* _Reading passage_
These factors include institutional cultures of the market participants from the business world both in East and West, grass-roots political movements like the anti-nuclear parade and Environmentalism that have taken the European establishment, notably in Germany, by surprise and the specific educational backgrounds and skill-sets of the individuals in government and society who are decision makers in energy matters. Indeed, one of the great virtues of Gustafson as an historian is his filigree work, his tweaking out how men make history to no lesser a degree than economics, technological developments and the other anonymous drivers that are the darlings of contemporary political science.

Gustafson is far better equipped to deliver an expertly written context for Russia's dealings with its partners in Western Europe because, unlike many if not most Russianists, he is an outstanding linguist, and draws heavily on German and French literature in the field as well as English-language and Russian sources. However, this is not merely an academic masterwork, but a book enlivened by occasional personal asides about his protagonists in West and East with whom Gustafson met during the several decades that he has been a leading global authority in the energy field, gas and oil.

What we get here is a political, economic and intellectual history of Europe and Russia described in parallel. We learn about not only what directly bears on energy policy such as Environmentalism and the anti-nuclear movement but also about the economic and political theories, one is tempted to say, the neo-liberal ideology that have entirely reshaped the gas market in Western Europe into which Russia sells over the past 25 years. Indeed, for these reasons the book is heavier on West European history than Russian history.

In his detailed explanation of the role played by the EU's General Directorate for Competition and the European Court of Justice in setting up the Single Market that was the main achievement of perhaps the most important President of the European Commission to date, Jacques Delors (1985-95), Gustafson provides insights that surely will be of interest to all students of the European Institutions. Although I have lived and worked in Brussels off and on since 1980 and have become fairly involved in the activities of the European Parliament in the past five years, I profited greatly from reading the respective chapters in Gustafson's book.

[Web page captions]
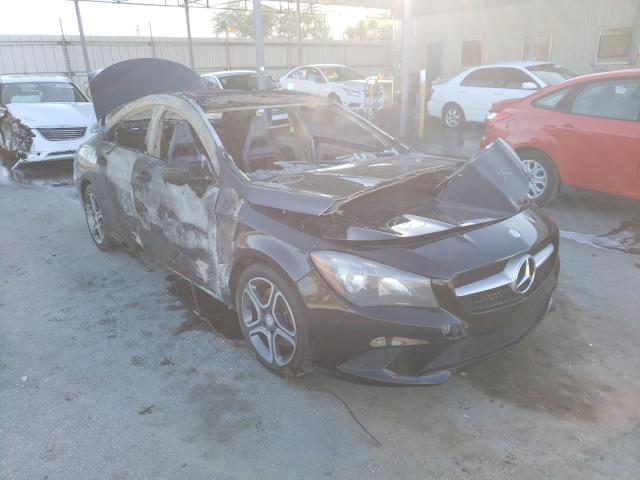 Photo 0 VIN: WDDSJ4EB6EN043782 - MERCEDES-BENZ CLA 250 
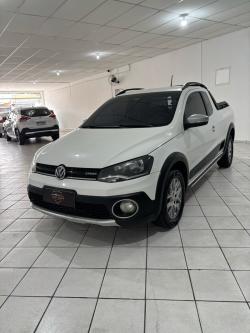 VOLKSWAGEN Saveiro 1.6 G5 CROSS CABINE ESTENDIDA FLEX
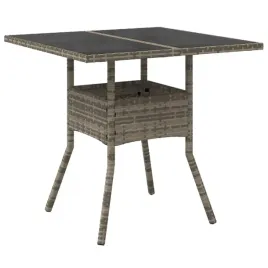 stol-ogrodowy-szary-80-x-80-x-75-cm-rattan-pe-szklo-hartowane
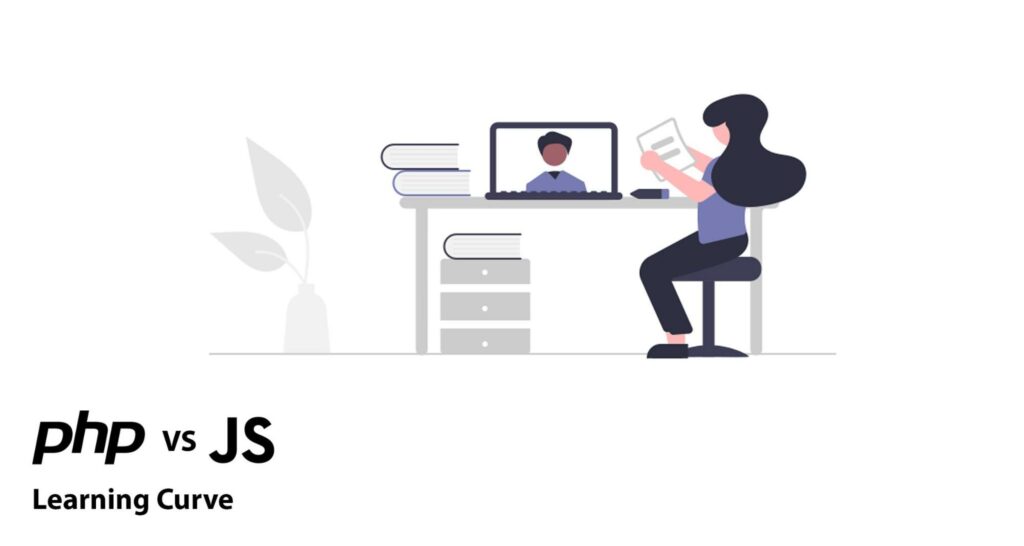 PHP vs JS learning curve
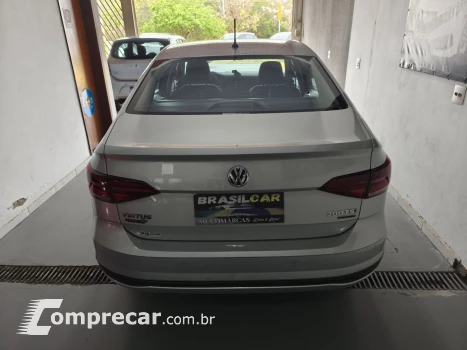 VIRTUS 1.0 200 TSI COMFORTLINE AUTOMÁTICO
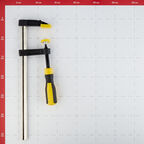 Струбцина столярная Stayer Professional (32095-050-250) F-тип 250x50 мм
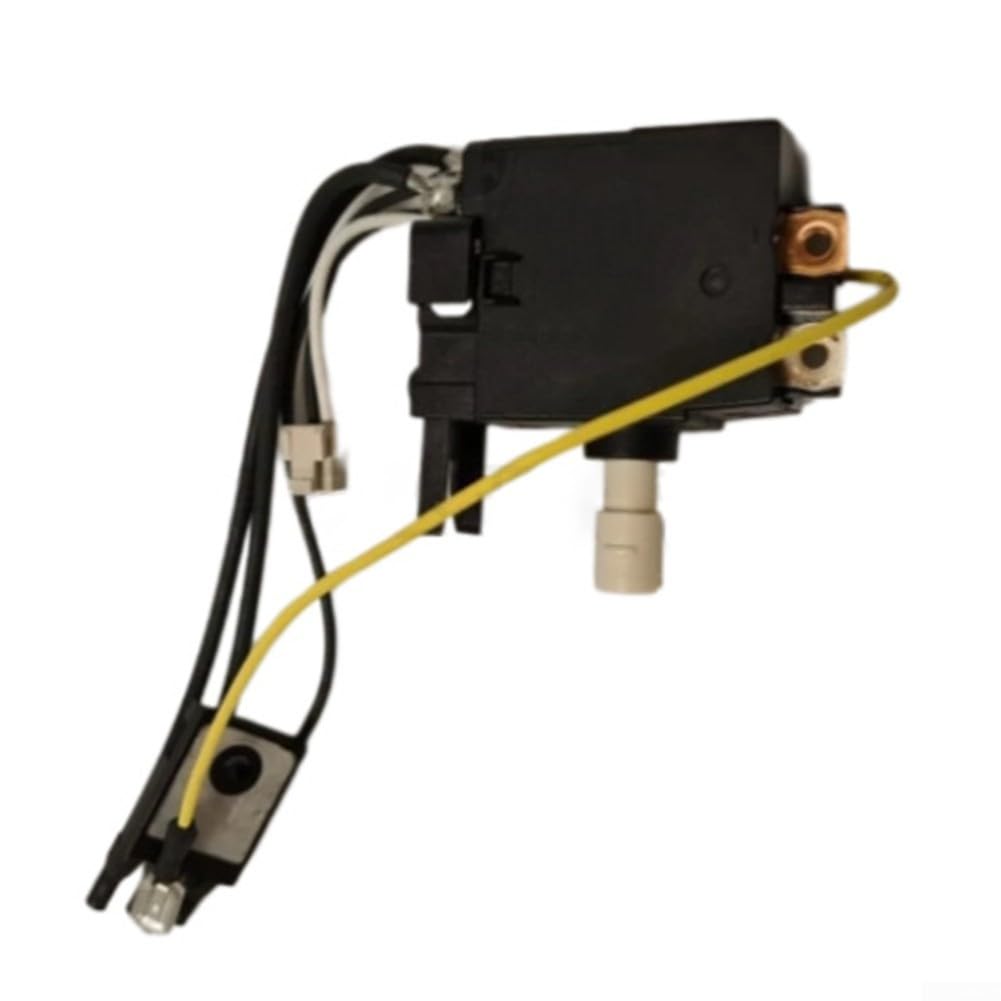 Ersatzschalter für Akkustichsäge DJV180 BJR180 Teil 650650-7 | Metal And Plastic Build, Part No. 650650-7, Fits BJR180 DJR180 Models, Black Replacement Trigger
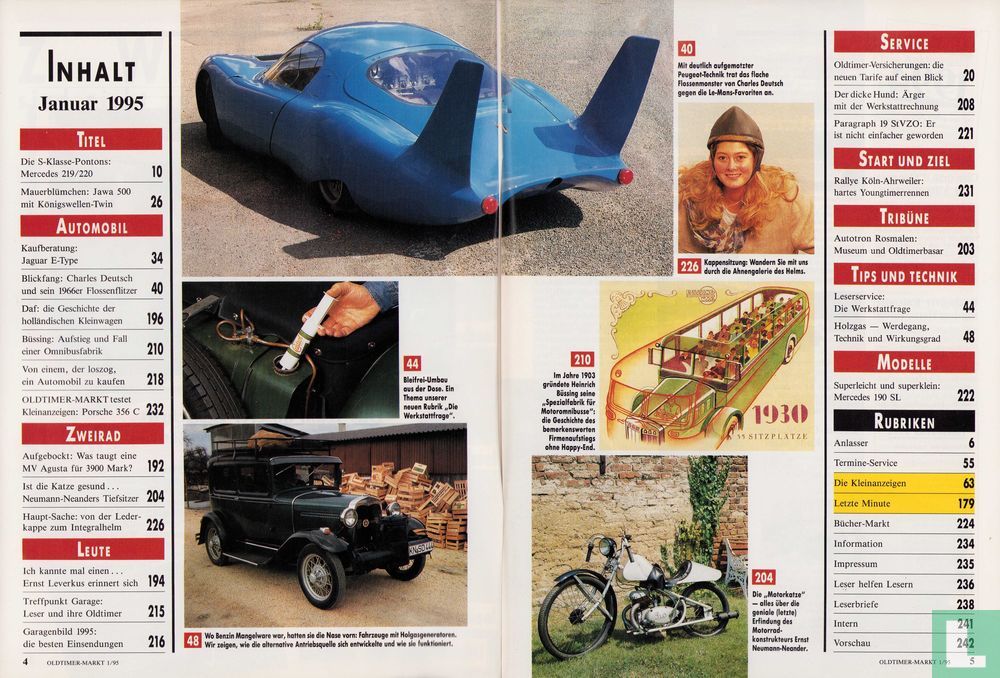 Oldtimer Markt 1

* _Required work_
- 1) According to the review of Gustafson's book, besides English-language and Russian sources, literature in which two languages does Gustafson draw on heavily?
- 2) Write the next part of the review of Gustafson's book, continuing after its final sentence.

* _Exercise results_
- 1) German and French.

- 2)
As for the narrative devoted to Russia, Gustafson explains where the frame contracts for supply of Russian gas that required so much renegotiation with the EU in the new millennium came from, namely the Groningen model developed by Europe's first source of cross-border natural gas supply, The Netherlands. He explains how the industry developed in Europe's second largest source of imported natural gas, Norway, which had a configuration of state and industry that he compares and contrasts closely with Russia's.

The last third of the book focuses on the issues we would most expect: relations between Russia and Ukraine, meaning the legacy of the Soviet era and how it is being gradually erased; the evolution of economic relations between Russia and Germany in the new millennium when, especially after Putin's landmark speech at the Munich Security Conference in 2007 challenging the West, political relations headed downhill.

One of the great virtues of this book is the way that Gustafson explains the complexity of politics, material interests and corporate culture within what our less curious and less informed journalists and academic commentators see as open-and-shut cases of monolithic Soviet tradition, like Gazprom or of Putin's supposed autocratic monopoly of power. The following paragraph from 278 is exemplary in this sense:

    "One of the main points of this book has been that the Russian gas industry, despite its geopolitical significance, is a business, and a highly technical and a highly complex one. A state-owned gas company may be an instrument of government policy and even of geopolitical ambitions, but it is also interested in profit and market share as well as its commercial reputation, the implementation of its engineering skills, and the management of such a large and complex system. Putin is clearly the chief decider in Russian gas policy. But in the everyday conduct of business Gazprom, like any large organization, has the capacity to delay, resist, and reshape the Kremlin's commands if they run counter to Gazprom's commercial objectives, business models, and core competences."

One very important benefit of Gustafson's setting the frame of his study as broadly as he did is that in the end he can offer a key insight into the question of how Russian supply and the new pipelines like Nord Stream-2 impact on the Continent's energy security, as we see on page 408:

    "As the share of Russian gas in Europe's gas supply reaches record levels, and as Russia completes a new generation of export pipelines, does Russia not have unprecedented leverage over Europe?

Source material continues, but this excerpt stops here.